Credit risk is the risk of default on a debt due to the borrower facing some financial hardships that prevent them from making payments. With credit risk, you are referring to the possibility that the borrower will be unable to pay back the owed principal plus interest which will interrupt the cash flows of the lender.
Interest Rate Risk
Interest rate risk refers to the effects fluctuating interest rate prices can have on the value of a bond or investment. Investors need to be wary of interest rate risk because bond market prices will decrease as interest rates move up. If interest rates go up it could cause investors to lose money on municipal bonds because their value has plummeted.
Inflation risk is the risk that your investment returns will decrease due a decline in purchasing power. Often times, inflation leads to higher interest rates which lower the value of fixed income securities and government bonds.
Liquidity risk is the risk that investors will not be able to find a market for the municipal bond. This could prevent owners from buying or selling the bond when they so choose, and thus reducing the chance of acquiring their desired price
How Are Municipal Bonds Taxed?
A large portion of the income from municipal bonds is usually exempt from federal taxes.
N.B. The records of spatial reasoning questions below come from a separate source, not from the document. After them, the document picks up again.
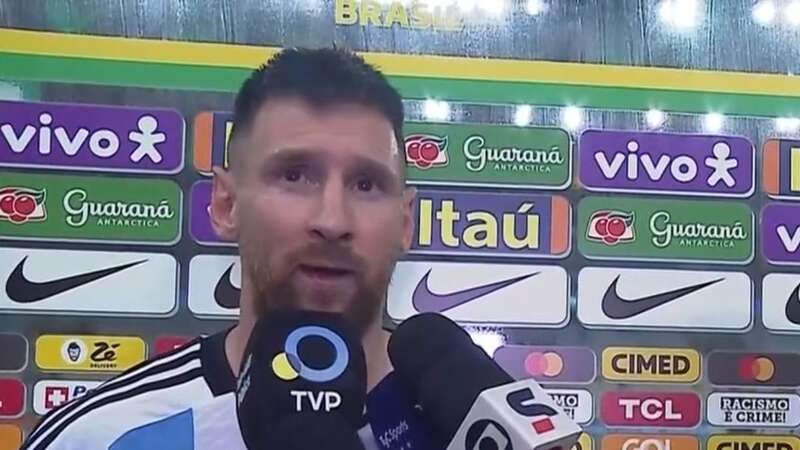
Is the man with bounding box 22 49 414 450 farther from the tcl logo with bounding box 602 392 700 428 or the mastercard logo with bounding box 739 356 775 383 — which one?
the mastercard logo with bounding box 739 356 775 383

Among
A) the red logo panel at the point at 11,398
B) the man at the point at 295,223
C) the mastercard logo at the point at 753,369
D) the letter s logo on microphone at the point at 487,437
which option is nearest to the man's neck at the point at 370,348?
the man at the point at 295,223

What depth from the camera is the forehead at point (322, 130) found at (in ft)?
3.55

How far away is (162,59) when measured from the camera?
58.7 inches

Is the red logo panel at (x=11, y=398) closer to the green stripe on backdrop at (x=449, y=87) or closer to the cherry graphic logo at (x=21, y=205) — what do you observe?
the cherry graphic logo at (x=21, y=205)

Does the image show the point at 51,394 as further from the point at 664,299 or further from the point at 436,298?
the point at 664,299

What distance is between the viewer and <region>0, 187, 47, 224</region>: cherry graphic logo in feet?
4.75

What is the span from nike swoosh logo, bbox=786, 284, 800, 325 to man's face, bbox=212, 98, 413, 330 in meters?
0.70

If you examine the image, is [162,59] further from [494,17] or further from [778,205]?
[778,205]

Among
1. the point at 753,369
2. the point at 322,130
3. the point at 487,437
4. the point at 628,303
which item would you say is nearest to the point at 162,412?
the point at 322,130

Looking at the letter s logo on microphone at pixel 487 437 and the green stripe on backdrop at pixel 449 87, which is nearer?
the letter s logo on microphone at pixel 487 437

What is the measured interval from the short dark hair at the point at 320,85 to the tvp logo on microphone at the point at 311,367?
0.94 feet

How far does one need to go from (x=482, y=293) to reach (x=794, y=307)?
0.44m

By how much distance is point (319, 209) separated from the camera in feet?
3.40

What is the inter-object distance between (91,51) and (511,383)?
0.86 m
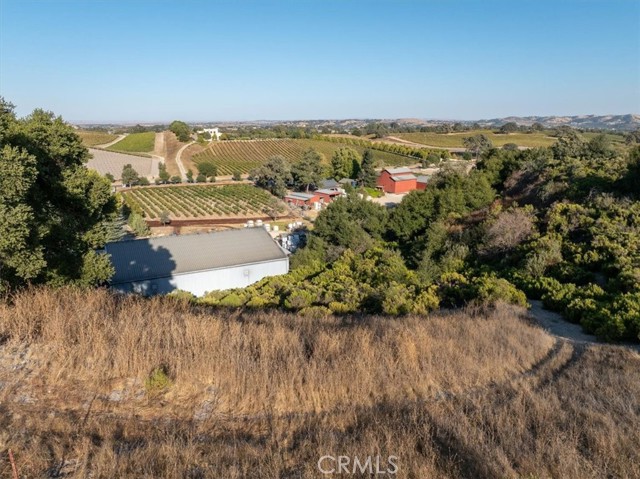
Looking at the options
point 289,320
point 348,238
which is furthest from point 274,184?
point 289,320

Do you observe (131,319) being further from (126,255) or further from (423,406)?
(126,255)

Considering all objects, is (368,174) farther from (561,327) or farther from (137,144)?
(137,144)

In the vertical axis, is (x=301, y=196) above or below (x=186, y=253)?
below

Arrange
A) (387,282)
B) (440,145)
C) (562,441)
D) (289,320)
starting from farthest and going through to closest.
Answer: (440,145)
(387,282)
(289,320)
(562,441)

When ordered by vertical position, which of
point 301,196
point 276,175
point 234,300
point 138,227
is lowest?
point 138,227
State and local taxes for municipal bonds may be exempt for individuals based on the state where they reside. Bonds in New York City are triple tax-free meaning they’re exempt from federal, state, and local taxes.
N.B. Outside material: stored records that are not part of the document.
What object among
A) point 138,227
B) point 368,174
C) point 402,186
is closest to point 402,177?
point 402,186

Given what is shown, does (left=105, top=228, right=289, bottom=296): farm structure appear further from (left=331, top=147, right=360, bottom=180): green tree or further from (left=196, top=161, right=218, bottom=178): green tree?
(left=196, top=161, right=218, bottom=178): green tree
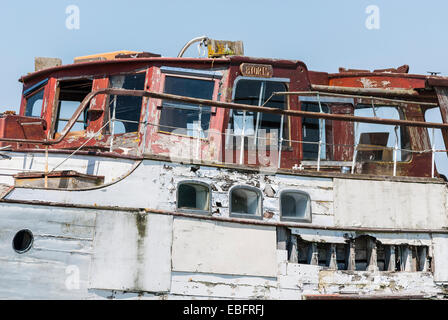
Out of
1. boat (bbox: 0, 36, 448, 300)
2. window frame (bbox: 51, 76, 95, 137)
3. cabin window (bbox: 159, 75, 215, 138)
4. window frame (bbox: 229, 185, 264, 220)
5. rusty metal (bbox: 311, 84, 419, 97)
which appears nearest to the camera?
boat (bbox: 0, 36, 448, 300)

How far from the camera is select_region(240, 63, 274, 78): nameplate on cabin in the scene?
39.5 ft

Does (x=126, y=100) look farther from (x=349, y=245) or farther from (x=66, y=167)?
(x=349, y=245)

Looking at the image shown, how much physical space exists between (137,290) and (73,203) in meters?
1.63

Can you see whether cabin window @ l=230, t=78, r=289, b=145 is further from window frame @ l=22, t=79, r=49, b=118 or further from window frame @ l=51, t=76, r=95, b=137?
window frame @ l=22, t=79, r=49, b=118

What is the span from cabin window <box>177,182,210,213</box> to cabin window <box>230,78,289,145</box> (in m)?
1.89

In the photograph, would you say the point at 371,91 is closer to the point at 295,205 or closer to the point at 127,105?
the point at 295,205

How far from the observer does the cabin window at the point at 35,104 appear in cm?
1280

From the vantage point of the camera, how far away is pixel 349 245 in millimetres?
11094

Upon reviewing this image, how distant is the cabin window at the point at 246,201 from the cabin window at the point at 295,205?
474 mm

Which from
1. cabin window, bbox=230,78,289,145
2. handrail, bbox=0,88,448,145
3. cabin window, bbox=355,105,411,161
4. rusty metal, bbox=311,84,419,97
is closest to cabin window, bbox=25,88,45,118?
handrail, bbox=0,88,448,145

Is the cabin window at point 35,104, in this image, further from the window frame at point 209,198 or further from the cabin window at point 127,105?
the window frame at point 209,198

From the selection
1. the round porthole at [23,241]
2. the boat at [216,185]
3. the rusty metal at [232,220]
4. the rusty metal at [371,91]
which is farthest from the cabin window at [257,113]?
the round porthole at [23,241]

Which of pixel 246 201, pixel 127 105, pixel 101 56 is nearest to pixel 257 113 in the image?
pixel 246 201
How To Invest in Municipal Bonds
Many people ask themselves how can I invest in municipal bonds? You need to do your research before you buy or sell any municipal bonds so that you understand all of the risks.
Online brokers can be helpful if you would like to learn all about investing in municipal bonds quickly. Municipal bonds have transaction costs so it’s important to understand the default risk associated with buy or selling each specific bond.
You can invest in municipal bonds by opening an account with an online broker. Online brokers can help you with exchanges involving the buying and selling of municipal bonds.
Many people look into using an online broker because they’re convenient and they can help you capitalize on important information quickly. Online brokers are licensed and have years of experience managing municipal bonds.
Municipal Bond ETFs
Bonds can even be bought and sold in a secondary market where you can hold them until they’re fully mature. You can purchase municipal bonds from Exchange Traded Funds (ETFs) where bonds can be exchanged. It’s important to know that you don’t physically own the bond if you purchase any Municipal Bond ETFs.
Municipal Bond Mutual Funds
These types of Mutual Funds offer tax-exempt yields that help you diversify your holdings and decrease the risk involved. Municipal Bond mutual funds provide excellent tax efficiency and you won’t feel the need to manage multiple different bonds. You still will have to pay for fees such as expense ratios or sales fees that come along with bond investments.
Financial advisors can help you understand the tax implications of municipal bonds. You should consider hiring a financial advisor to help you maximize your income with municipal bonds and help you navigate through different transactions correctly.
Seeking Out Guidance For Municipal Bonds
You may consider handling all of your financial planning by yourself, or with the help of a financial advisor. If you choose to do your own financial planning you need to understand municipal bond rates and all of the benefits and risks of each transaction. The better bet may be to enlist the assistance of a professional who can help you get started investing in municipal bonds.